Peter, and it seemed to him as he looked into them that there
were little gold lights flickering at the bottom of their
darkness.

"Why, that's just as easy," she said. "A home is merely a home.
It includes a front porch and a back porch and a fireplace and a
bathtub and an ice chest and a view and a garden around it; all
the rest is incidental. If you have more money, you have more
incidentals. If you don't have so much, you use your imagination
and think you have just as much on less."

"Now, I wonder," said Peter, "when I find my dream lady, if she
will have an elastic imagination."

"Haven't you found her yet?" asked Linda casually.

"No," said Peter, "I haven't found her, and unfortunately she
hasn't found me. I have had a strenuous time getting my start in
life. It's mostly a rush from one point of interest to another,
dropping at any wayside station for refreshment and the use of a
writing table. Occasionally I have seen a vision that I have
wanted to follow, but I never have had time. So far, the lady of
this house is even more of a dream than the house."
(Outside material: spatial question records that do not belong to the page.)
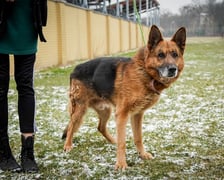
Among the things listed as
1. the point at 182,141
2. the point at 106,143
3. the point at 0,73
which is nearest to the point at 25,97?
the point at 0,73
"Oh, well, don't worry," said Linda comfortingly. "The world is
full of the nicest girls. When you get ready for a gracious lady
I'll find you one that will have an India-rubber imagination and
a great big loving heart and Indian-hemp apron strings so that
half a dozen babies can swing from them."

Morrison turned to Henry Anderson.

"You hear, Henry?" he said. "I'm destined to have a large
family. You must curtail your plans for the workroom and make
that big room back of it into a nursery."

"Well, what I am going to do," said Henry Anderson, "is to build
a place suitable for your needs. If any dream woman comes to it,
she will have to fit herself to her environment."